Region labeling records:
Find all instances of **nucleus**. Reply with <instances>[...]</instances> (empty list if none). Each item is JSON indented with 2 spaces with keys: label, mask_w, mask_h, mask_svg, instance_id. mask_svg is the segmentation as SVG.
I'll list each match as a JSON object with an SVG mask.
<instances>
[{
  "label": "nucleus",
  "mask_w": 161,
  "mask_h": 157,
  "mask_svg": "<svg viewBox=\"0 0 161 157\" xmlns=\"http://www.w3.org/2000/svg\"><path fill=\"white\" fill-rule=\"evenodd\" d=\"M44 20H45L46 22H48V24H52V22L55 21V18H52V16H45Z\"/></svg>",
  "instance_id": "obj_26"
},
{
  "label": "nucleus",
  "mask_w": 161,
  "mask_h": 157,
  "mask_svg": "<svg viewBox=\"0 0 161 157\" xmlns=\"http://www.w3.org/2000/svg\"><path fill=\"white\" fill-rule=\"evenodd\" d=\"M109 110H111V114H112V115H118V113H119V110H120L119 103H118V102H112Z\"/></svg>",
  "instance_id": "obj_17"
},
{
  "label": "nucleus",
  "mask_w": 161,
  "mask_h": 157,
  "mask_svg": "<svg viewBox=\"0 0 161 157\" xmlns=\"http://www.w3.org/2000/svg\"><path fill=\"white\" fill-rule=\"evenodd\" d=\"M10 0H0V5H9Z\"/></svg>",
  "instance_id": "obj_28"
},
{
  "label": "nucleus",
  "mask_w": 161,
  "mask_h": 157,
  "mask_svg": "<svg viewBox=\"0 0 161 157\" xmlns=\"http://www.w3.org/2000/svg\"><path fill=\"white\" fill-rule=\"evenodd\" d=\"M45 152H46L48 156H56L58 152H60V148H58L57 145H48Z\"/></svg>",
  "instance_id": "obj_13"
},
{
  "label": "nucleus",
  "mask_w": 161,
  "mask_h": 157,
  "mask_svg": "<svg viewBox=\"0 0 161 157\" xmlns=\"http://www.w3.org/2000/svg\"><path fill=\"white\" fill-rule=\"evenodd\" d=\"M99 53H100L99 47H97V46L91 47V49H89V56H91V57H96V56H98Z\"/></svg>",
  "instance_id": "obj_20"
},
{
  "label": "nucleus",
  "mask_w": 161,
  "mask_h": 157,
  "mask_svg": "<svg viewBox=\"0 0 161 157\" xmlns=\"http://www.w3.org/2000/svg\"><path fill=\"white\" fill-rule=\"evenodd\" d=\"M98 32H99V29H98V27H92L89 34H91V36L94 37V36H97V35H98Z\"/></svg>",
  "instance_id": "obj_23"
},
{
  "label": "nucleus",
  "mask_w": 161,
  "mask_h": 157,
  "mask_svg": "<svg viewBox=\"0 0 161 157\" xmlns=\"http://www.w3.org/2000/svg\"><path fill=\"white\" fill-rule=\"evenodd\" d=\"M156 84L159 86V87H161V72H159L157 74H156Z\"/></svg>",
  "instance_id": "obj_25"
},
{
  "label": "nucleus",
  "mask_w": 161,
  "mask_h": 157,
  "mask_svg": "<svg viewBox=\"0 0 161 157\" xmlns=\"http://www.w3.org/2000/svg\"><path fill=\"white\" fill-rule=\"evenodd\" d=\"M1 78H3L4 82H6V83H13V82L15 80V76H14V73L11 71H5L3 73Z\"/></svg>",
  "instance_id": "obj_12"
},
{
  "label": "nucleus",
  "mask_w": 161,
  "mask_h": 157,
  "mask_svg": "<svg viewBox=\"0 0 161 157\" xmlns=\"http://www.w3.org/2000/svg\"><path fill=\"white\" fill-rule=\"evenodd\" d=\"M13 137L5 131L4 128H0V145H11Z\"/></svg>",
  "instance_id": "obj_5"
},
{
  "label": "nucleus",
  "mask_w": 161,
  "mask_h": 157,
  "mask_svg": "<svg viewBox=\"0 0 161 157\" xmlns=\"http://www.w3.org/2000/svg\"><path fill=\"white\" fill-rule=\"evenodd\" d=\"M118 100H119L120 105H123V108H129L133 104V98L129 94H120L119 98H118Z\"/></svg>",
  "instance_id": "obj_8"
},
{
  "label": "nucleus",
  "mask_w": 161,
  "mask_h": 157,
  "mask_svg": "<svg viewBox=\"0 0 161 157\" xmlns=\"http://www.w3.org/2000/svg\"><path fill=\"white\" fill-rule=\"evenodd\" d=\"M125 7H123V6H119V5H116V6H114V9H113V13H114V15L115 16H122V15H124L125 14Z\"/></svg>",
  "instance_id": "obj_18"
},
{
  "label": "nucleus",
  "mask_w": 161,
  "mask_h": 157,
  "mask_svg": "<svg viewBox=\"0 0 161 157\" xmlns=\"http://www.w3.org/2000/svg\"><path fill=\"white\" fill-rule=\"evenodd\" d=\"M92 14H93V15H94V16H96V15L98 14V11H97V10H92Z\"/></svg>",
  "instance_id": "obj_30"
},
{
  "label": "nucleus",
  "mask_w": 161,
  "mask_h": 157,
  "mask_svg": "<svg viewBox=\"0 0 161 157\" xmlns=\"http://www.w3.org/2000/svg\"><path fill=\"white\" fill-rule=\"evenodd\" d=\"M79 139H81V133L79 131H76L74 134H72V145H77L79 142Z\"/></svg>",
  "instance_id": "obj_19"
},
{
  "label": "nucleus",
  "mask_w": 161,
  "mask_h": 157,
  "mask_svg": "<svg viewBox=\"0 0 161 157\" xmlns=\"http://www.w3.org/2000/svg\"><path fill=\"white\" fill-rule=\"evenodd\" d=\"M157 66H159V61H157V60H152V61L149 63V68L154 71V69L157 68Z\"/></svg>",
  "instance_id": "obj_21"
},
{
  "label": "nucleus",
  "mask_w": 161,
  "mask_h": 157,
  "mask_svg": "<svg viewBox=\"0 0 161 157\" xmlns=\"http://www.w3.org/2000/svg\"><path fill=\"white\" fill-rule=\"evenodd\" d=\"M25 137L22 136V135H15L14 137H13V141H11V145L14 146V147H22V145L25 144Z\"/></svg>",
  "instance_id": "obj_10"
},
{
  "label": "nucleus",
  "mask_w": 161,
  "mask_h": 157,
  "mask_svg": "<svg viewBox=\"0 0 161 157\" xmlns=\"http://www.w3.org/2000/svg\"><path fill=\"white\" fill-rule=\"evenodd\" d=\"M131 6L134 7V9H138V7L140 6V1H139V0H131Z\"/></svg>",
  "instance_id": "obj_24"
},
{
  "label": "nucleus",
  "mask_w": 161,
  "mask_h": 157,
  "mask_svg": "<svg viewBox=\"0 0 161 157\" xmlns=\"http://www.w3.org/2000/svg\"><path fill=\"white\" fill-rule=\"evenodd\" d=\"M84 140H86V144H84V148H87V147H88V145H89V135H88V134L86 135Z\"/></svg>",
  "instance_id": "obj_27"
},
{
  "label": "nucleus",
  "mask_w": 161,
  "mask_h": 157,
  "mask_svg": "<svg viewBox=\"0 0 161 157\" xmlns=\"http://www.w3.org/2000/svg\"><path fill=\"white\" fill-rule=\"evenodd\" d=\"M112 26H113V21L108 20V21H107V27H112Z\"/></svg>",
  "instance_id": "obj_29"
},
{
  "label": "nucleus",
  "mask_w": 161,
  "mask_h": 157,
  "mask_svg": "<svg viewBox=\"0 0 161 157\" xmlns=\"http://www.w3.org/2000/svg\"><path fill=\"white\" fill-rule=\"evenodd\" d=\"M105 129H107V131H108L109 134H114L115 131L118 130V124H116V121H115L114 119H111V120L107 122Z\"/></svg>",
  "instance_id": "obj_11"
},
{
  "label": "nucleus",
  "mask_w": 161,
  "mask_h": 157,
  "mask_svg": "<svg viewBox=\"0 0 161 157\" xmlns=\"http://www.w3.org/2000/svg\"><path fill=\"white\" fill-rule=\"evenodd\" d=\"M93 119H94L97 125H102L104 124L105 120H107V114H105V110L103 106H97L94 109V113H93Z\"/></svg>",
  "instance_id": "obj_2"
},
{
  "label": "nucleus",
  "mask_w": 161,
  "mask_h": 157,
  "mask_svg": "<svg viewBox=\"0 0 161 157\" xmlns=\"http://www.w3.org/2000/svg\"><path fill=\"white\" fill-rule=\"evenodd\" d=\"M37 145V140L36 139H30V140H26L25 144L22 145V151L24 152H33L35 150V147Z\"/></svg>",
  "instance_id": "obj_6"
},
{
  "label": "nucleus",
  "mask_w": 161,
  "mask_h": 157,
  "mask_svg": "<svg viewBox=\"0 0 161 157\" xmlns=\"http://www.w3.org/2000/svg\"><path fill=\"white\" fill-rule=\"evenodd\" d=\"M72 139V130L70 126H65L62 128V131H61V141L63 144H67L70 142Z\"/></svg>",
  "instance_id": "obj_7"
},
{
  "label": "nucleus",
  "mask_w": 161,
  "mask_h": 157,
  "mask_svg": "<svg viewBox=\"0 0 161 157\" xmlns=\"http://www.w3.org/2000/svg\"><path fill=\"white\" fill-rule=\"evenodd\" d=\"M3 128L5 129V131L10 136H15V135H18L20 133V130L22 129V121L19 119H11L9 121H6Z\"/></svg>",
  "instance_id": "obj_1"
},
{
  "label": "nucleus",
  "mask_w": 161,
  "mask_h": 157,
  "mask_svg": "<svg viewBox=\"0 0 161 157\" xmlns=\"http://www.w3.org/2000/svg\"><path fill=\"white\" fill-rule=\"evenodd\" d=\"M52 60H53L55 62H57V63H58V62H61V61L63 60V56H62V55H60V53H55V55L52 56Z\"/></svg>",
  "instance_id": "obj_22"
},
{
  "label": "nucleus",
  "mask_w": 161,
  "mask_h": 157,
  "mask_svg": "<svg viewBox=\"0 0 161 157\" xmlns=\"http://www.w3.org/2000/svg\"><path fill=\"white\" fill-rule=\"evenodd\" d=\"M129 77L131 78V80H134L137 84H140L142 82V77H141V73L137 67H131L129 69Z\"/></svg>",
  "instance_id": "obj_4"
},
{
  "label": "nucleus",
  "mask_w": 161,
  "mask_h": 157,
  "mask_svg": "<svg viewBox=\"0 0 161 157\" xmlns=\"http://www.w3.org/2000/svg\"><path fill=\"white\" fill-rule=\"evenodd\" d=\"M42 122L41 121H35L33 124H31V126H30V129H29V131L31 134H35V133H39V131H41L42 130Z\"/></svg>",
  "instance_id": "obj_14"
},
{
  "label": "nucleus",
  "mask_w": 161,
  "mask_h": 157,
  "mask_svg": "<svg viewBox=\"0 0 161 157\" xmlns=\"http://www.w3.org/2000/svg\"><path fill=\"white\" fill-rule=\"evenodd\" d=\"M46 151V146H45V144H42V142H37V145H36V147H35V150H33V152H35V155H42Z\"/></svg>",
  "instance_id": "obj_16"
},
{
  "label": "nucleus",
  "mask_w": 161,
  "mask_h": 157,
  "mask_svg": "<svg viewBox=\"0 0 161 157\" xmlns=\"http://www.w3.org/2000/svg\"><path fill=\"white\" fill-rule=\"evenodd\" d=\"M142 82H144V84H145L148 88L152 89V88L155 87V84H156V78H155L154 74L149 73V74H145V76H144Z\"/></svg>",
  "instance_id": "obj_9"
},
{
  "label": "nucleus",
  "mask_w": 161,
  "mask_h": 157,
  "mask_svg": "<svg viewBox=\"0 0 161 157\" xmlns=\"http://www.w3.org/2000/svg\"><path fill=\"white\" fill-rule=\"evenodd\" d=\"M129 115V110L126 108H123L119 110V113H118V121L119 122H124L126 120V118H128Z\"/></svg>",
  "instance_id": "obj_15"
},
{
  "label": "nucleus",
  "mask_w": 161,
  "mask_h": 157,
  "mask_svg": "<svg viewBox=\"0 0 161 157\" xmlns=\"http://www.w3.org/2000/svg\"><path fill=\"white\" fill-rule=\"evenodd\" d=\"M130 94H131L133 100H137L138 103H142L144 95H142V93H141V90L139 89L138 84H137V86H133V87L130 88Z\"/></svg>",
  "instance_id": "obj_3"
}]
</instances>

Challenge — Copy out every line in the records above that contains the string "JSON", matching its case.

Complete response —
Find all instances of **nucleus**. Reply with <instances>[...]</instances> (empty list if none). Each item is JSON indented with 2 spaces with keys: label, mask_w, mask_h, mask_svg, instance_id. mask_svg is the segmentation as SVG.
I'll list each match as a JSON object with an SVG mask.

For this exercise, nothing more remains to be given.